Given data =

·····

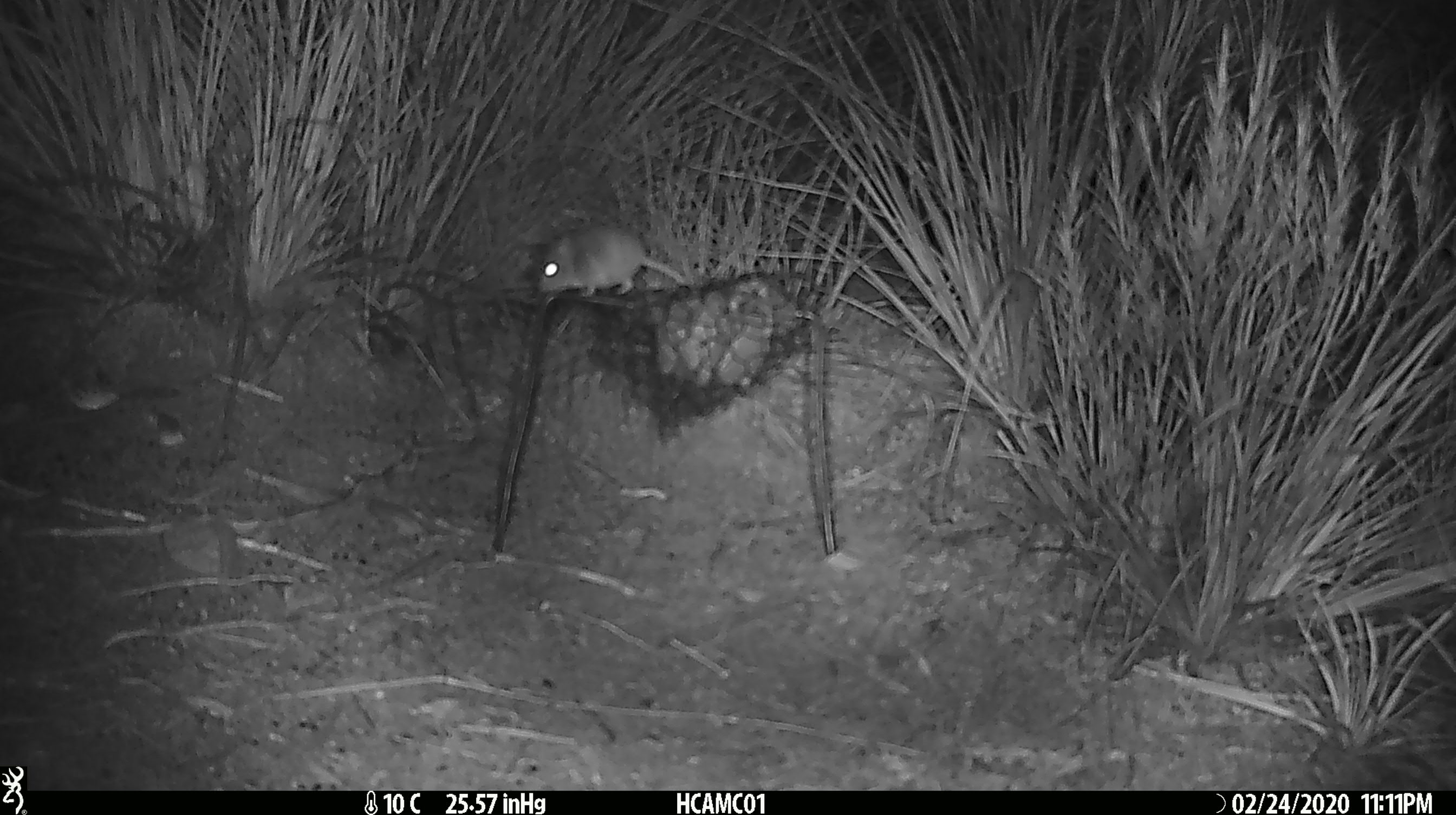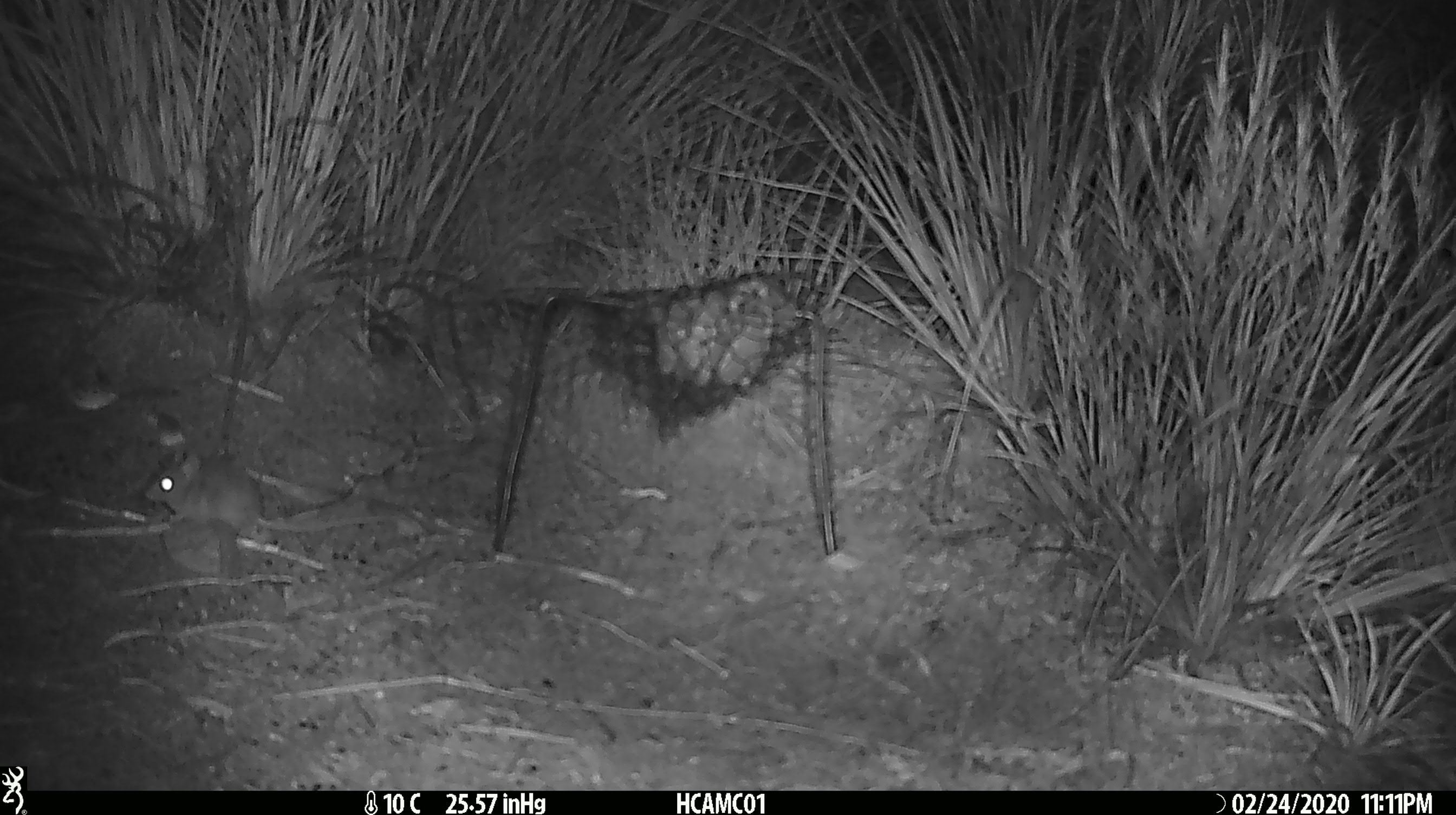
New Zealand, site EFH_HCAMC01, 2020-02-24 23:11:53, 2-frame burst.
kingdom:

·····

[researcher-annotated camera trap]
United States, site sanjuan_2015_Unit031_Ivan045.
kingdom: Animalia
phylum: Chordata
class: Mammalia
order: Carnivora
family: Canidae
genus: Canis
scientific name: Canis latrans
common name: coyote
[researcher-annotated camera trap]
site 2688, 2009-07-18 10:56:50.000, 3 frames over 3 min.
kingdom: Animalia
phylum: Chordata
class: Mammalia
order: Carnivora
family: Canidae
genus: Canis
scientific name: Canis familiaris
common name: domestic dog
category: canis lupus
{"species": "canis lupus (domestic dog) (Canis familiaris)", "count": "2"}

·····

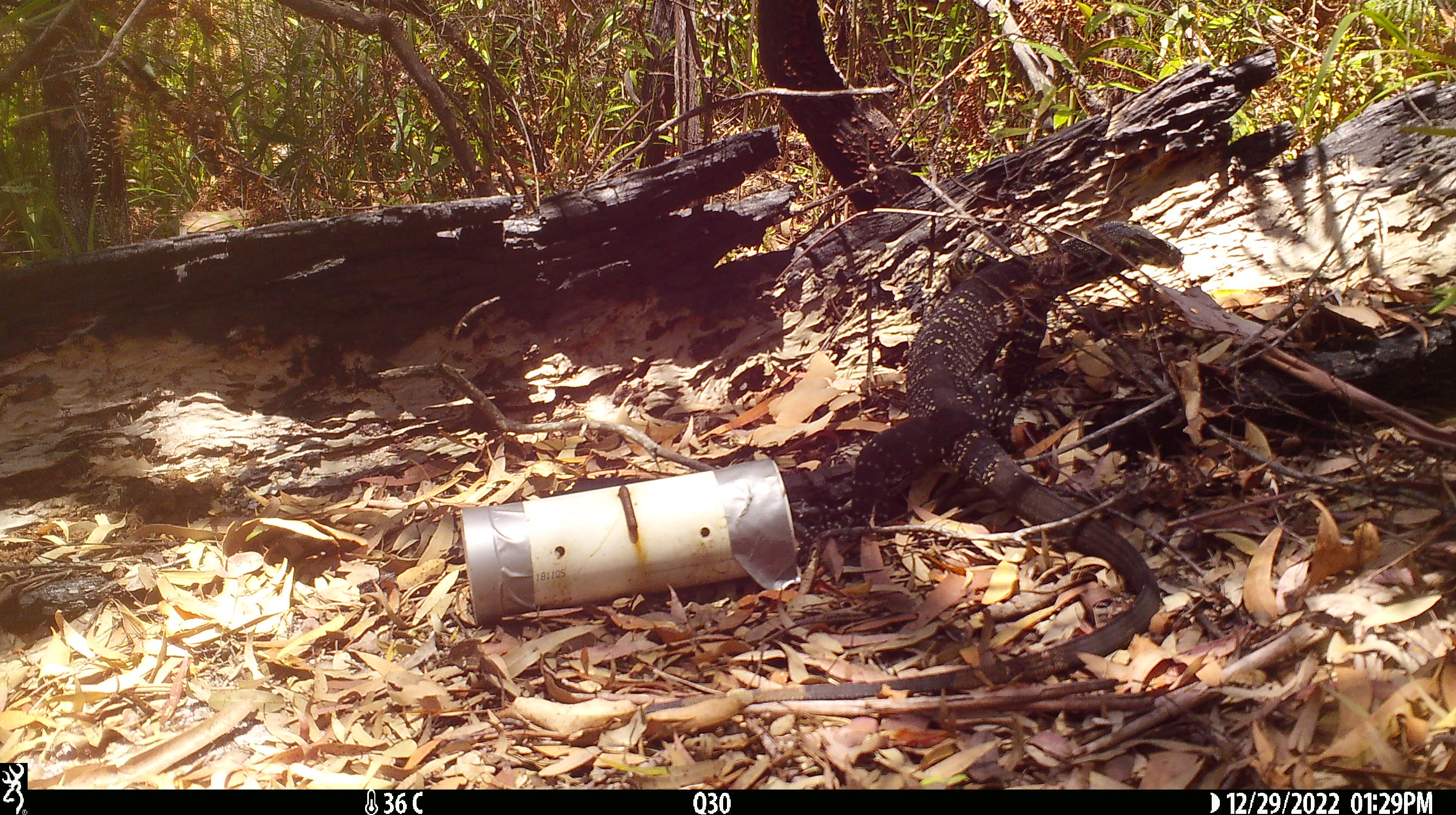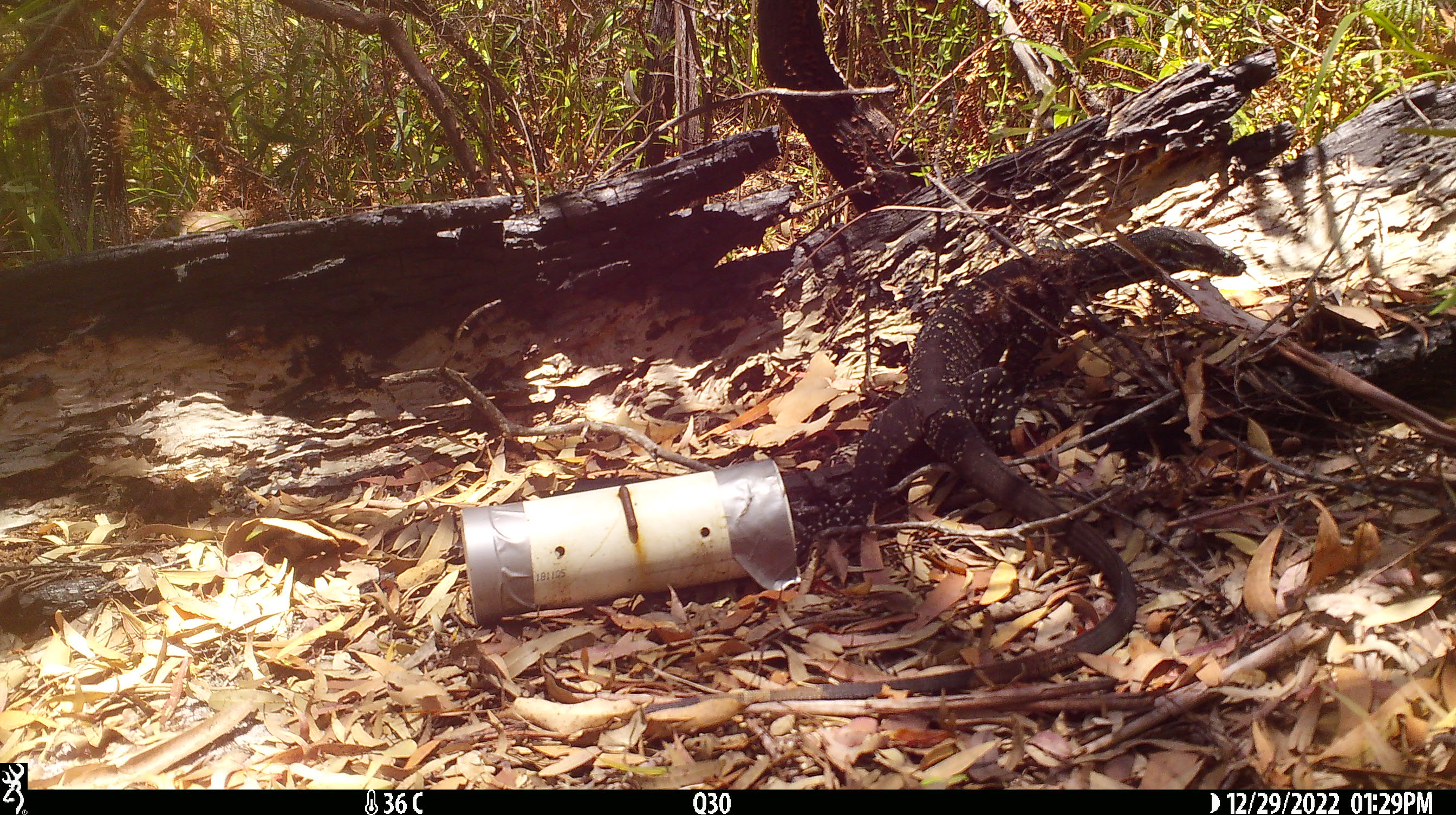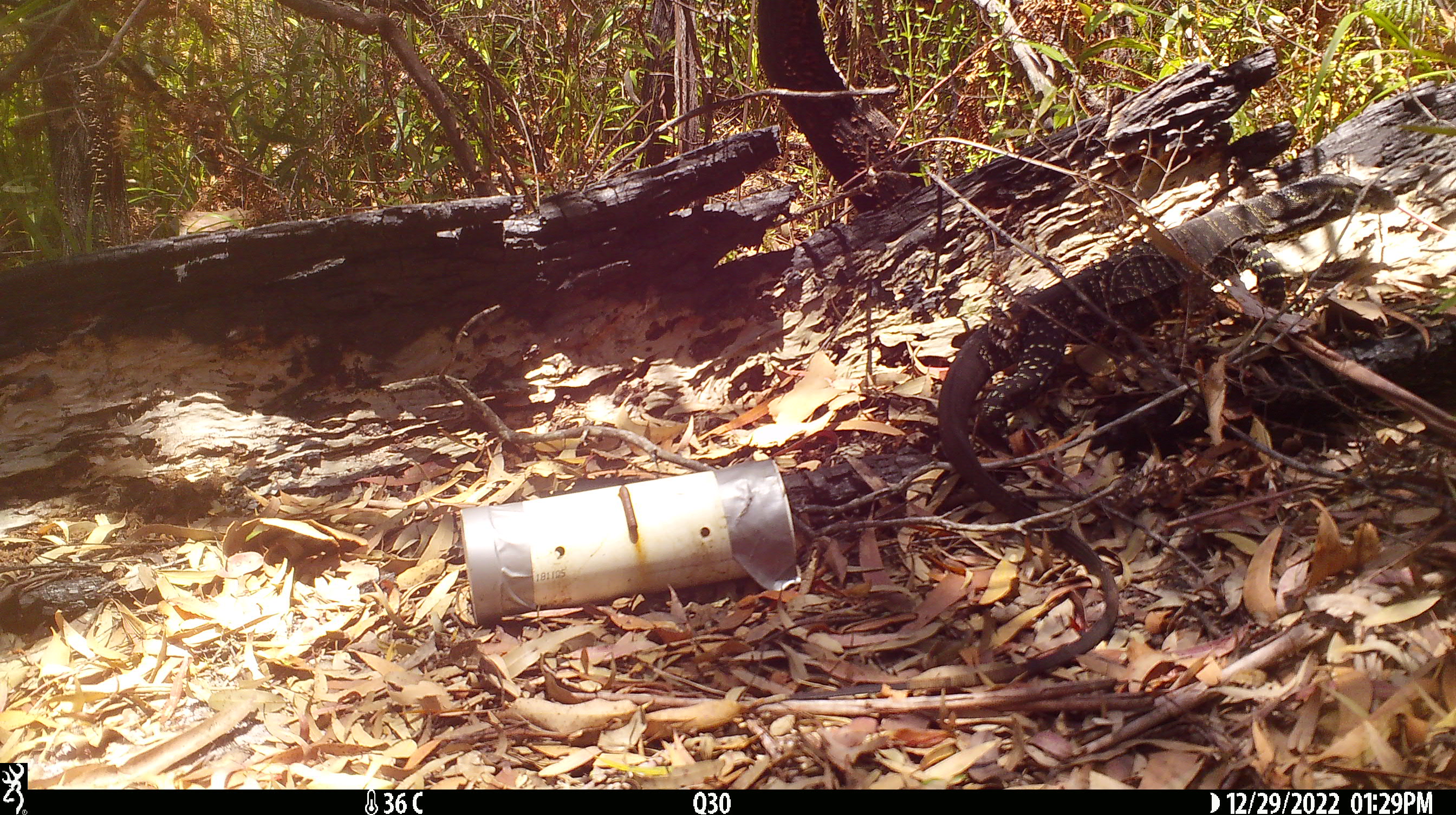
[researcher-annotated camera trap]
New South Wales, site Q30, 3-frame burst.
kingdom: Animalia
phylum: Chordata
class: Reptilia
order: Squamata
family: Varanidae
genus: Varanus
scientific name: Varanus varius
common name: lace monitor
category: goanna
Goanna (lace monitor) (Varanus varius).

·····

Aim of the task =
Produce only the lines from the line containing "common name: coyote" through the line containing "category: canis lupus", inclusive of both, exactly as they stand in the entries above.

Answer section =
common name: coyote
[researcher-annotated camera trap]
site 2688, 2009-07-18 10:56:50.000, 3 frames over 3 min.
kingdom: Animalia
phylum: Chordata
class: Mammalia
order: Carnivora
family: Canidae
genus: Canis
scientific name: Canis familiaris
common name: domestic dog
category: canis lupus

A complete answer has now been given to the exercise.